The Principal Secretary of State, or Principal Secretary of the Council, was a government office in the Kingdom of Ireland. It was abolished in 1801 when Ireland became part of the United Kingdom of Great Britain and Ireland under the Acts of Union 1800.

The post was created in May 1560 by the Lord Deputy of Ireland, Thomas Radclyffe, 3rd Earl of Sussex. Sussex created the role to help re-establish English governance in Ireland, as part of the wider Tudor conquest of Ireland. The role was modelled in part on the role of Secretary of State in England, and was intended to be distinct from the clerks of the Irish Privy Council or the Governors Private Secretary. Whilst the nature of the role evolved other time, originally the holder was expected to:
 chair the Privy Council of Ireland
 engage in regular full correspondence with the crown

Other, less common functions included:
 directing clerks of the Privy Council of Ireland
 charging treasons and seditious libels
 ordering the Postmaster General of Ireland to open letters
 offering advice on matters of state to the chief governor of Ireland (Lord Deputy, later Lord Lieutenant)

In part due to the absence of the Southwells during their time in the role, it became largely ceremonial, with more correspondence being managed directly by the Lord Lieutenant and his Chief Secretary, or alternatively the Lords Justices (who themselves became defunct after 1765). Richard Cooke, for instance, acted as both Chancellor of the Exchequer of Ireland and Secretary of State at the same time. The last three Secretaries of State also held the more powerful position of Chief Secretary. No Secretary of State was appointed after the 1800 Acts of Union; in 1802 the last appointee resigned to become Speaker of the UK House of Commons.

**Data block:**
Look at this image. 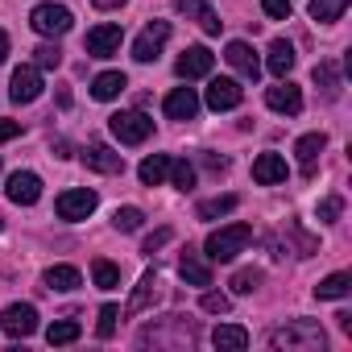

**Instruction:** Could you restate the text on Ireland's Principal Secretary of State from "The post was" up to and including "later Lord Lieutenant)", renaming "Privy Council" as "Council of State"? Work only from the text on Ireland's Principal Secretary of State.

**Result for this exercise:**
The post was created in May 1560 by the Lord Deputy of Ireland, Thomas Radclyffe, 3rd Earl of Sussex. Sussex created the role to help re-establish English governance in Ireland, as part of the wider Tudor conquest of Ireland. The role was modelled in part on the role of Secretary of State in England, and was intended to be distinct from the clerks of the Irish Council of State or the Governors Private Secretary. Whilst the nature of the role evolved other time, originally the holder was expected to:
 chair the Council of State of Ireland
 engage in regular full correspondence with the crown

Other, less common functions included:
 directing clerks of the Council of State of Ireland
 charging treasons and seditious libels
 ordering the Postmaster General of Ireland to open letters
 offering advice on matters of state to the chief governor of Ireland (Lord Deputy, later Lord Lieutenant)